▶ [SOURCE EXTRACT]:
Weird problems caused by corrupted system and how I rebuilt it. (long)

Augustine Cano canoaf at ntvax.UUCP
Fri Jun 9 12:09:02 AEST 1989


Hi everyone!

The problem:  Programs that used to work, started not working.  At first I
attributed the problem to the latest (as far as I know) version of C-kermit,
that I got from Columbia U. hoping that the major problems would be solved.
Well, no luck.  Kermit (on a 3b1) still does not exit without help from ^C,
and, most disturbing, when the following was executed from a "take" file, it
locked up so badly that the only way out was to kill its parent shell from
another window.  The work-around that used to work in the previous version
did not work anymore.

set modem att
! phtoggle
set line /dev/ph0
set speed 1200
dial nnn-nnnn
connect

Well now, after rebuilding the system, it does not lock up anymore; it just
does not set the modem properly.

▶ [RECORDS SUPPLIED]:
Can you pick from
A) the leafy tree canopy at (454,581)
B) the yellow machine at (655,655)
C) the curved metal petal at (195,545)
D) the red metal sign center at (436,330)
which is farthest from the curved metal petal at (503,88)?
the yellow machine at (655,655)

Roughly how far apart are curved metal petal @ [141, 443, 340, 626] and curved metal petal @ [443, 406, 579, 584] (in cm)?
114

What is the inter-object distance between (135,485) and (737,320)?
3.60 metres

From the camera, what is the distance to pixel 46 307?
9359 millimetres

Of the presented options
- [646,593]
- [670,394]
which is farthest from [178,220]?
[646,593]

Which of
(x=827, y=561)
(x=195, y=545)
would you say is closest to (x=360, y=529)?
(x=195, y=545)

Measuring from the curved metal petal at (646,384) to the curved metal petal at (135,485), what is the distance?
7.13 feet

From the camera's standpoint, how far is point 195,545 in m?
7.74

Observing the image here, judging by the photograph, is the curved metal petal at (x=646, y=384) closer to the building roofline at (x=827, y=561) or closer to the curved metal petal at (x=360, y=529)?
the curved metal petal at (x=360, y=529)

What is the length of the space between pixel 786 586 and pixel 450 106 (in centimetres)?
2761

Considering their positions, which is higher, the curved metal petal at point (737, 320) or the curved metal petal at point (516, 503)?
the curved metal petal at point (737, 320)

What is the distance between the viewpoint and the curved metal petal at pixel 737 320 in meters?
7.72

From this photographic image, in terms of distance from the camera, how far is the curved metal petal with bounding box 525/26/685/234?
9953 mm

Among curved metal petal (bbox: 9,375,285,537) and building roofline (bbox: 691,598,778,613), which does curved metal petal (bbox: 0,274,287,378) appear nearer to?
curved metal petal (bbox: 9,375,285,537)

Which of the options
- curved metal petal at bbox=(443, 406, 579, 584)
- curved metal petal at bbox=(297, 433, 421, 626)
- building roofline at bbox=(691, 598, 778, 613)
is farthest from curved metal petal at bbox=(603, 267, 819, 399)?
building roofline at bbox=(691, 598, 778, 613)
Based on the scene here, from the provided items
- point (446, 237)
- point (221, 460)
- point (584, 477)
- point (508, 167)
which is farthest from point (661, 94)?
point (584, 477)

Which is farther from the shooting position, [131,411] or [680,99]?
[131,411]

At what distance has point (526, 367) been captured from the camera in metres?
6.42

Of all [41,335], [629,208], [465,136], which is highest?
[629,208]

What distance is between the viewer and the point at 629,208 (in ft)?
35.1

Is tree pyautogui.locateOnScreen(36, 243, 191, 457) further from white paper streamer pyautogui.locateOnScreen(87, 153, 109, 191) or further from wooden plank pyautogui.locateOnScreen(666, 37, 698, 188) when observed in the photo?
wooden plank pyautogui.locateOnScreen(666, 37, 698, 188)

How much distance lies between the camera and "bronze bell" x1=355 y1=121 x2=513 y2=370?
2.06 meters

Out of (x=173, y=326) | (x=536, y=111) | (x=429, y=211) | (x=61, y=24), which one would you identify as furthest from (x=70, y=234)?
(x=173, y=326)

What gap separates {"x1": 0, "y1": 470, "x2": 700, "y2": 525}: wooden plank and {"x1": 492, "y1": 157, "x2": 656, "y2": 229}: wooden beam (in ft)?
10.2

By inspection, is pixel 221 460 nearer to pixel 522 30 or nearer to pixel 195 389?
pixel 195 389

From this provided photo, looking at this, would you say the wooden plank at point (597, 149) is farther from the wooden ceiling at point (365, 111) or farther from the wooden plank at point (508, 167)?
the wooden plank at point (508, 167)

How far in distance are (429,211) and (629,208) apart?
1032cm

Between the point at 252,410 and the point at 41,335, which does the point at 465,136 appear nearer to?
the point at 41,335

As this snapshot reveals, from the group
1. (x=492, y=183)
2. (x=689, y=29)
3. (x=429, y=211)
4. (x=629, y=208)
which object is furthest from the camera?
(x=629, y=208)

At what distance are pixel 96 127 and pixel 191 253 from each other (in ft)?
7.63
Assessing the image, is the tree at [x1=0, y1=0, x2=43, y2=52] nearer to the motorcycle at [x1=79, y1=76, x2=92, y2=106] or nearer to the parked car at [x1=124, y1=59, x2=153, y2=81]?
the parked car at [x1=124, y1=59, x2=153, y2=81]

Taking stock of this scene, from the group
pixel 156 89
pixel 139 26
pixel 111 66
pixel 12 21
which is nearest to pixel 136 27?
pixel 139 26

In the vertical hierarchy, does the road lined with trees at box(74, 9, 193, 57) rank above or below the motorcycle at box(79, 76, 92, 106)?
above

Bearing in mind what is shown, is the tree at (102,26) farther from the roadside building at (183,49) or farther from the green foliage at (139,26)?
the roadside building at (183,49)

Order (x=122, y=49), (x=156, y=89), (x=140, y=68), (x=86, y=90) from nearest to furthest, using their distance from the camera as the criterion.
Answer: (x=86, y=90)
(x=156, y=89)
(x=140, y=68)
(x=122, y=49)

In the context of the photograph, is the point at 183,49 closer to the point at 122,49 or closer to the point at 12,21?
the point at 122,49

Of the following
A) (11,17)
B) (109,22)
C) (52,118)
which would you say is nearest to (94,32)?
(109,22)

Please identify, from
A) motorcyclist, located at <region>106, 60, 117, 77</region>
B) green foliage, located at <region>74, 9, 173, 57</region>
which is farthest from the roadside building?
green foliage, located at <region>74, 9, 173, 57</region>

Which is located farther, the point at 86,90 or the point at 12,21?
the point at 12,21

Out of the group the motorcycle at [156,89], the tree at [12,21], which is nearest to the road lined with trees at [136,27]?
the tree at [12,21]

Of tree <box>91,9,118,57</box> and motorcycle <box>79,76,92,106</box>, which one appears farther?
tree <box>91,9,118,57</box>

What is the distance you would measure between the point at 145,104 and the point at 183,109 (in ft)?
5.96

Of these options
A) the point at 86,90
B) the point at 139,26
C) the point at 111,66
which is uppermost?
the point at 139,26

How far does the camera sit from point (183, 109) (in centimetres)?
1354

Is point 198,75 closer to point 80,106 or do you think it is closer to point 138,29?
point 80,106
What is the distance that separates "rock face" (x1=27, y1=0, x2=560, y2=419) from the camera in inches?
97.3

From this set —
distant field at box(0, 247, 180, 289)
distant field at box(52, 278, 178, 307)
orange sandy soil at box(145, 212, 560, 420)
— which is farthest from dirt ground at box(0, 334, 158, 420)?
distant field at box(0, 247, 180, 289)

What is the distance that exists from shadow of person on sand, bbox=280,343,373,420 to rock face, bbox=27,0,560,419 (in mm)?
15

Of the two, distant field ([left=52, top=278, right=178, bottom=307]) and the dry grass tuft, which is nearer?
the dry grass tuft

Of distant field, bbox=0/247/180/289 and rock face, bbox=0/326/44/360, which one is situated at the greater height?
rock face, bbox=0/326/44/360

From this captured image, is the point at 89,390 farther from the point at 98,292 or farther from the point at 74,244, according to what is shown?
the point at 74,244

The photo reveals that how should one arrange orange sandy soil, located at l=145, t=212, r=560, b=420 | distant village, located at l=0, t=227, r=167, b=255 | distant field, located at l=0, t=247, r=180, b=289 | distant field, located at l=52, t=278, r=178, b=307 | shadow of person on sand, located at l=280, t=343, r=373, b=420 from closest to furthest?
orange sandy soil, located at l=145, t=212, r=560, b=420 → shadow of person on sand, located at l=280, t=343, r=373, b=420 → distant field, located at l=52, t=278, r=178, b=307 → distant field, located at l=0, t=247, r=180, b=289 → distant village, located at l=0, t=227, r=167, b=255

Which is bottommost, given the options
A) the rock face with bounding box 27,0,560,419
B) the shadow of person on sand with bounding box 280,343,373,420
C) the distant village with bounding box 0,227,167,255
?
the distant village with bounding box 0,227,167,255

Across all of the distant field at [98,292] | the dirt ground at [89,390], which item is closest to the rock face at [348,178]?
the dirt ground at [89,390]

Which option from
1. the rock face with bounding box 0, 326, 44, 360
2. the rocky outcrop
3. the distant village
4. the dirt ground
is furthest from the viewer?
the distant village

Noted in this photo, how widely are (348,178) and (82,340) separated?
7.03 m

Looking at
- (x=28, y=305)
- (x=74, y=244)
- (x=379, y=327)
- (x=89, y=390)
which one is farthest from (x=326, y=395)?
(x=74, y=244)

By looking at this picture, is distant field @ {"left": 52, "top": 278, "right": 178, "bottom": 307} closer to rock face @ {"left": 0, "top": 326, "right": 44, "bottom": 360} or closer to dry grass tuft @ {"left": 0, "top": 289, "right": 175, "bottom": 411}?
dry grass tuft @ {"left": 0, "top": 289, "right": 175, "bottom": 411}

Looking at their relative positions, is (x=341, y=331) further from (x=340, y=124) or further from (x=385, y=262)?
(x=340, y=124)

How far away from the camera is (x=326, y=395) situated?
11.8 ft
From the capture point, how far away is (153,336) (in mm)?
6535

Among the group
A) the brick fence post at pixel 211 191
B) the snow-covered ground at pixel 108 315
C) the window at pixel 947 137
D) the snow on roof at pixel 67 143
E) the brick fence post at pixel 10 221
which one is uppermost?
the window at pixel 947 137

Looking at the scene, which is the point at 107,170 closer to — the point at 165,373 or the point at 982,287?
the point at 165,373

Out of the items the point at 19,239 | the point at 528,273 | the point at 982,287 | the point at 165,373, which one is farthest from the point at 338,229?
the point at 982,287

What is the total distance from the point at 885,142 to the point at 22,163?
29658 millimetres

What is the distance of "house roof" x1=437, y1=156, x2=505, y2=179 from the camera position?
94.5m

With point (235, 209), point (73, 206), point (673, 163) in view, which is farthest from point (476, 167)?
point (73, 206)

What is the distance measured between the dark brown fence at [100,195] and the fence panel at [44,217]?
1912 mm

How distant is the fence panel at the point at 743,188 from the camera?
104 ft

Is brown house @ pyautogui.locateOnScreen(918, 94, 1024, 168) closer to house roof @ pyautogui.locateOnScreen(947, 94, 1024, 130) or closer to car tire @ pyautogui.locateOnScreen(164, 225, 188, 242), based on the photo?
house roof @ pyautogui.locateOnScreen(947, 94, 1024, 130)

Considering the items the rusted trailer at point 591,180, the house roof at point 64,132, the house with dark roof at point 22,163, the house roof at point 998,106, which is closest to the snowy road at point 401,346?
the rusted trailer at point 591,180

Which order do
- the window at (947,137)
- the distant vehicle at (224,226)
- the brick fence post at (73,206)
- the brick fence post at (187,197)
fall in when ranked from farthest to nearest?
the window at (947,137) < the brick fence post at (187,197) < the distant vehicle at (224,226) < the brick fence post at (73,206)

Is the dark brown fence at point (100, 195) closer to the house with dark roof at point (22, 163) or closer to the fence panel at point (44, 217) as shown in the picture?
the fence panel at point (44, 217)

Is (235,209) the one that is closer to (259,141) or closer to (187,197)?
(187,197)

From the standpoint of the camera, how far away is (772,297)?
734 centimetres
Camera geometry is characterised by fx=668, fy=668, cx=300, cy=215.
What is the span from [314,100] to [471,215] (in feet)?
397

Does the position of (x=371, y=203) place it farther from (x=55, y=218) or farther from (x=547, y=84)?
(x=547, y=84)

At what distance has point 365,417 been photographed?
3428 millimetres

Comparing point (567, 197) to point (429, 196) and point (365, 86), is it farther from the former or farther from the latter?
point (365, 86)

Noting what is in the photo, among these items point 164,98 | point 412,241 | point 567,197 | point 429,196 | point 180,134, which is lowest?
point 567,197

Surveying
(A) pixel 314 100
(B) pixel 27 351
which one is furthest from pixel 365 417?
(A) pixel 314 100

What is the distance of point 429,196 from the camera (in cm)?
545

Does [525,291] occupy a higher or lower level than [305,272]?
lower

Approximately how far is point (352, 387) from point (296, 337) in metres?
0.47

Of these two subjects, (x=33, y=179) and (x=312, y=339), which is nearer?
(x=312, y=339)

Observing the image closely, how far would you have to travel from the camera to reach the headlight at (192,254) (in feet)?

▶ [TASK REQUIREMENTS]:
1: Reproduce the stretch of the Kermit post from "Well, no luck." through "not work anymore.".
2: According to the Kermit post, what was the only way out when the take file locked up?
3: Do these statements agree with the Kermit post? Answer yes or no for each and quote the deciding words.
(a) On a 3b1, Kermit still needs ^C to exit.
(b) After the system was rebuilt, Kermit still locked up.
(c) The take file sets the speed to 2400.

▶ [EXERCISE RESPONSES]:
1:
Well, no luck.  Kermit (on a 3b1) still does not exit without help from ^C,
and, most disturbing, when the following was executed from a "take" file, it
locked up so badly that the only way out was to kill its parent shell from
another window.  The work-around that used to work in the previous version
did not work anymore.

2: Killing its parent shell from another window.

3:
(a) Yes: "Kermit (on a 3b1) still does not exit without help from ^C"
(b) No: "after rebuilding the system, it does not lock up anymore"
(c) No: "set speed 1200"